▶ _DÉFIS_
a. Condensez sous forme de liste le paragraphe du fil sur Gmail en IMAP qui commence par « Le souci, c'est que quand j'efface », en gardant ses faits principaux.
b. Reproduisez s'il vous plaît, tel quel, le passage du fil sur Gmail en IMAP allant de « Ensuite, je vais » jusqu'à « le mail supprimé. » inclus.

▶ _TEXTE À LIRE_
# IMAP avec gmail, effacer proprement



## makao (3 Septembre 2010)

onjour à tous.
J'utilise apple mail pour récupérer mes mails, depuis chez moi et depuis le boulo (d'où protocole IMAP impératif). Je classe strictement mes mails, ceux qui sont temporaires restent dans ma boite de réception, ceux que je juge important de garder sont classés ensuite sous des libellés différents (je le fais depuis mail, puisque j'ai pu recupérer l'intégralité de mes libellés sous forme de dossiers).
Le souci, c'est que quand j'efface ou que je place les mails dans ma corbeille mail, ceux-ci ne sont pas effacés, mais archivés sous gmail. Au bout de quelques temps, je me retrouve donc avec une quantité impressionnante de messages sous gmail, dans la boite "tous les messages", or, j'ai, dans cette boite comme son nom l'indique, tous ces messages destinés à être supprimés ET tous ceux qui sont dans ma boite de réception + boites libellées. Et gmail (j'ai l'impression), ne peut pas "trier par libellé" l'ordre des messages au sein de cette boite, le travail d'effacement sous gmail est donc très laborieux...
L'autre méthode depuis amail, c'est bien sur de placer les messages à supprimer non pas dans la corbeille de mail, mais dans le dossier-libellé "corbeille" de gmail. 2 problèmes : 
1- ce n'est pas ergonomique (difficile de se séparer du "suppr/del" du clavier, pour un glisser/déposer...), de plus j'ai 2 boite gmail différentes, soit 2 corbeilles distinctes, il ne faut pas se tromper dans le glisser déposer de l'une ou de l'autre sinon le résultat est le même : archivage au lieu de suppression !
2- je ne peux pas vider ces corbeilles depuis mail ! je dois retourner sous gmail pour la vider...

Comment faire pour supprimer de façon ergonomique, sans avoir à se reconnecter sur la boite mail en permanence, tout en conservant son organisation? Est-il possible de créer au moins un script dans le genre "si le message de la boite X subit l'action "suppr", le déplacer dans la corbeille X" - c'est impossible (du moins je crois) à faire avec les règles, d'où recherche d'un apple script...
Merci d'avance!!


----------



## makao (3 Septembre 2010)

personne?


----------



## Deleted member 18124 (4 Septembre 2010)

Bonjour,

Pour me débarrasser totalement d'un mail, je commence par l'envoyer dans la corbeille "Gmail".




Click for full size - Uploaded with plasq's Skitch

Ensuite, je vais dans cette corbeille, le sélectionne et le supprime (touche SUPPR). Il atterrit dans la corbeille Gmail de la boîte de réception.

Et comme Mail est configuré pour vider cette corbeille quand je le quitte, il me suffit de quitter Mail pour faire disparaître définitivement le mail supprimé.


----------



## makao (4 Septembre 2010)

▶ _MATÉRIEL FOURNI_

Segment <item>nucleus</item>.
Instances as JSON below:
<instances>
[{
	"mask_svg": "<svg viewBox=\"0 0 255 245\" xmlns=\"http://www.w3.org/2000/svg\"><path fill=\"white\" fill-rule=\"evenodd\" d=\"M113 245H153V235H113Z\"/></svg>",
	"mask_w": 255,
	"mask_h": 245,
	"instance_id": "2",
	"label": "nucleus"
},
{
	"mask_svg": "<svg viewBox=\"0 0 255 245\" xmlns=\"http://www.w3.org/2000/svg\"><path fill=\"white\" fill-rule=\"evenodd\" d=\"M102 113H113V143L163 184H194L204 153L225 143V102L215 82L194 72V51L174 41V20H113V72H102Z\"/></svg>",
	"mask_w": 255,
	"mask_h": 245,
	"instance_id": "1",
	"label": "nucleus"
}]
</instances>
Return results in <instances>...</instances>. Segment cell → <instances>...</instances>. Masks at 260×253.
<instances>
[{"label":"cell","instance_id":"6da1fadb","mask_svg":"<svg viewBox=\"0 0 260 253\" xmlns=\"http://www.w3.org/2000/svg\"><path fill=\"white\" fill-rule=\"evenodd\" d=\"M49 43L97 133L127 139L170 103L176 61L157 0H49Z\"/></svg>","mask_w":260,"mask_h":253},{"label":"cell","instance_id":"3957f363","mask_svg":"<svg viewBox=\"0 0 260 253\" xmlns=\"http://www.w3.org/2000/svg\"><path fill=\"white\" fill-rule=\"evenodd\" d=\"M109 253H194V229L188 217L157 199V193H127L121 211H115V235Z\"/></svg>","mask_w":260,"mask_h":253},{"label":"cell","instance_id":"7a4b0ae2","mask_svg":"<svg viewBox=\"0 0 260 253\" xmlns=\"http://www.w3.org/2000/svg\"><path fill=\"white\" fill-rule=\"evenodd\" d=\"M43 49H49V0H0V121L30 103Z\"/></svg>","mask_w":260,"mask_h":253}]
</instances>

▶ _RÉPONSES PAR EXERCICE_
a.
- Les mails effacés ou placés dans la corbeille de Mail ne sont pas supprimés, mais archivés sous Gmail.
- Avec le temps, une quantité impressionnante de messages s'accumule dans la boîte « tous les messages » de Gmail.
- Cette boîte réunit les messages destinés à être supprimés et ceux de la boîte de réception et des boîtes libellées.
- Gmail ne semble pas pouvoir trier par libellé les messages de cette boîte, ce qui rend l'effacement très laborieux.

b.
Ensuite, je vais dans cette corbeille, le sélectionne et le supprime (touche SUPPR). Il atterrit dans la corbeille Gmail de la boîte de réception.

Et comme Mail est configuré pour vider cette corbeille quand je le quitte, il me suffit de quitter Mail pour faire disparaître définitivement le mail supprimé.